Chandler was pleased that the medicine she bought from Eckerd was working. And she was comfortable with the expense since she needed to avoid what is known as the "doughnut hole" -- the point at which annual expenses for a single consumer reach $2,250, and Medicare often stops paying until the costs reach $5,100.
On March 20, Chandler mail-ordered a three-month, 180-pill supply of the generic form of Acyclovir from Caremark. She again was charged a $5 co-pay.
She figured that the Caremark charge toward her insurance would be no more than triple the Eckerd charge since she bought three times the number of pills. She expected a charge of $24 or $25. She was stunned when her statement showed a charge of $140.98.
"What right does Caremark have to charge so much more for the medicine than Eckerd?" Chandler said. "I thought it would be cheaper since I was buying it in bulk and through the mail."
But what most troubled the 66-year-old was that she is unable to determine how much her plan is being charged before she buys medicine. Insurance companies and pharmacies are under contracts that prohibit them from disclosing the amount in advance of purchases.
"You should be allowed to know how much you paid for it," said Chandler, who lives in Kennett Square, Pa. "You should know what's going to be charged to your Medicare plan every time you pay."
Chandler discovered something about the federal prescription drug benefit that is unknown to many.
Insurance companies and pharmacies are obligated under contracts to refrain from disclosing the cost up front. The Centers for Medicare and Medicaid Services does not have oversight over that issue and that kind of contract is not illegal in Delaware, said Insurance Commissioner Matt Denn.
"Under a normal insurance plan it's not an issue because there's no cap," he said. "There's no state law that prohibits it. But in this situation, something obviously needs to be done to let seniors make more informed purchases."
Making calls
Once Chandler received her bill statement, she began calling pharmacies to find out how much they would have charged her plan. Keystone 65 is run by Independence Blue Cross, located in Philadelphia.

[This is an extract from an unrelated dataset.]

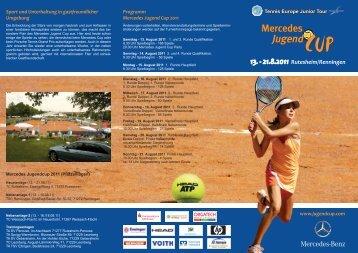 Mercedes Jugend Cup Flyer 2011.indd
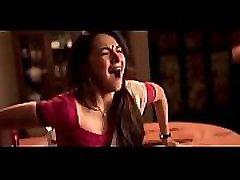 Vibrator scene Kiara Advani Lust Stories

Chandler called Eckerd, Happy Harry's, CVS, Acme and Giant.
But none of the pharmacists knew what Independence Blue Cross was being charged. The negotiated price between pharmacies and Independence Blue Cross is not displayed when patients buy medicine.
Keystone 65 is not alone. Charges also are not revealed to people in other insurance plans.

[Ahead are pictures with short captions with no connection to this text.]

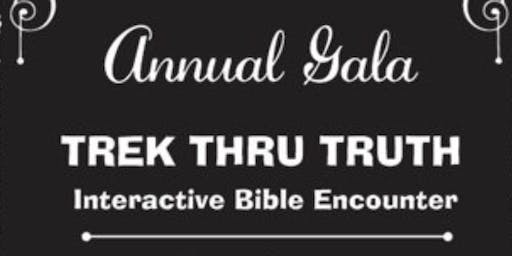 Trek Thru Truth 2019 Annual Gala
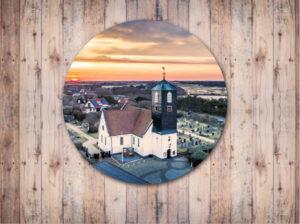 Tuincirkel Kerk Callantsoog Zonsopgang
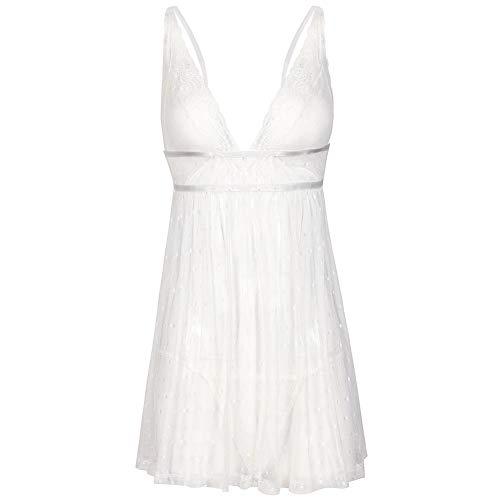 KTYRONE Falda de Tirantes de camisón Sexy para Mujer Pijama Sexy de lencería Sexy para Damas Europeas y Americanas. Color: Negro, Blanco,White,M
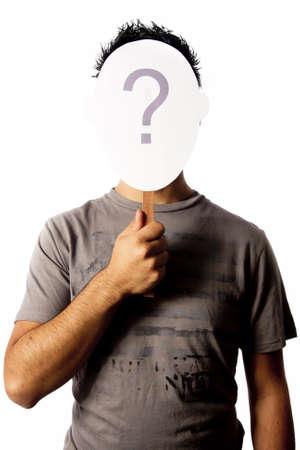 Identität Fragen Foto concept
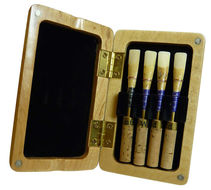 John Packer JP Oboe Reed Case (Holds 4 Reeds)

That means Chandler can't check prices ahead of time to avoid falling into the coverage gap.
Almost 47,000 people in Delaware are enrolled in such drug plans, according to the Centers for Medicare and Medicaid Services.
"It makes me wonder about the rest of the drugs I take," Chandler said. "How come I can't know if there's a place where I can get my medicine that will charge my insurance less? The whole idea is that you don't want to go into that doughnut hole any sooner than you have to."
Confidential information
Emilio Ruocco, spokesman for Caremark, a Nashville-based pharmacy benefits manager for Independence Blue Cross, said details of Caremark's contract with Independence Blue Cross are confidential.

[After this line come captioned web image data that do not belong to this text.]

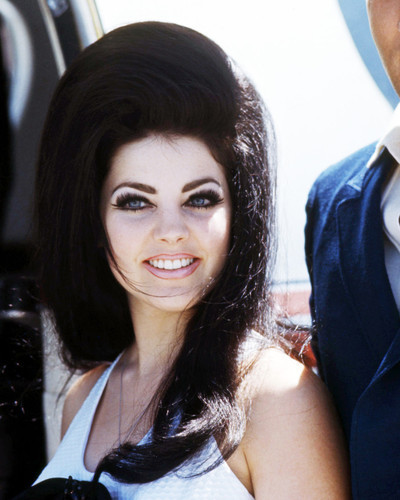 Picture of Priscilla Presley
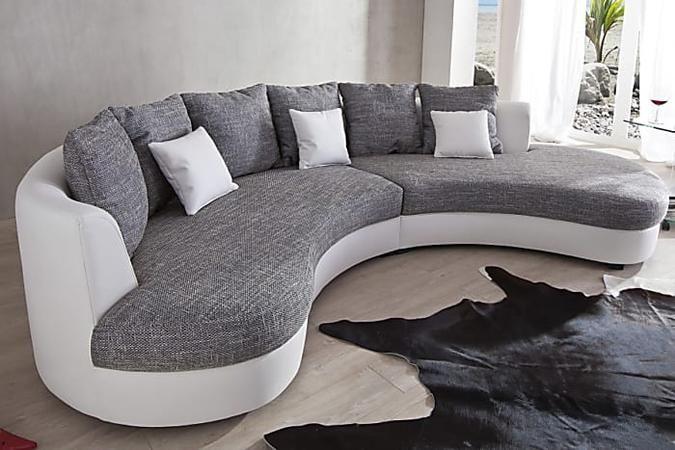 Diese Sofas sind echte Hingucker Wohnen, Haus deko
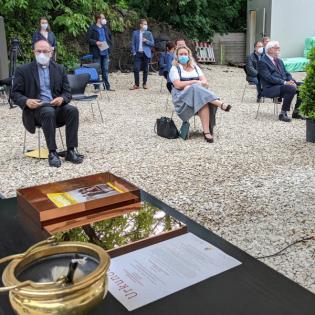 Sr. Imma Mack - Die Namensgeberin für das neue Studierendenwohnheim in Ingolstadt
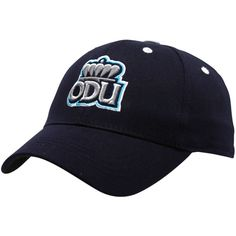 Top of the World Old Dominion Monarchs Navy Blue Youth One-Fit Hat - $14.39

Such a disparity in prices for the same medicine is atypical. Caremark had bought the generic form of Acyclovir for a higher price during negotiations compared to what Eckerd paid for it, Ruocco said.
"Our real acquisition cost may result in a drug costing more in the mail than it would at someplace else," he said.
Ruocco said there is no way for the patient to find out the charge to the insurance company ahead of time.
Even on www.medicare.gov, the site where potential clients can compare benefit plans, senior citizens are unable to ascertain how much each pharmacy is charging an insurance plan for the same medicine, said Lorraine Ryan, spokeswoman for the Centers for Medicare and Medicaid Services.
Once Chandler discovered the cost disparity, she filed a grievance with both the Centers for Medicare and Medicaid Services and Independence Blue Cross. On June 9, she heard from a Independence Blue Cross representative, who told her that she would not be reimbursed for the difference in the Caremark charge.
She also received a letter from Independence Blue Cross.
"Please be advised that a retail pharmacy can not give you the price of a prescription with out completing the full transaction of processing the claim," the letter said. "Please accept our apologies for any inconvenience this may have caused you."
Chandler doesn't think that's right.
"You should be able to go to anybody and find out how much it costs," she said, "even if it's not out of your pocket directly at the moment."
THE PROBLEM
Insurance companies and pharmacies are obligated under contracts to refrain from disclosing the cost upfront. The Centers for Medicare and Medicaid Services does not have oversight over that issue and that kind of contract is not illegal in Delaware, said Insurance Commissioner Matt Denn.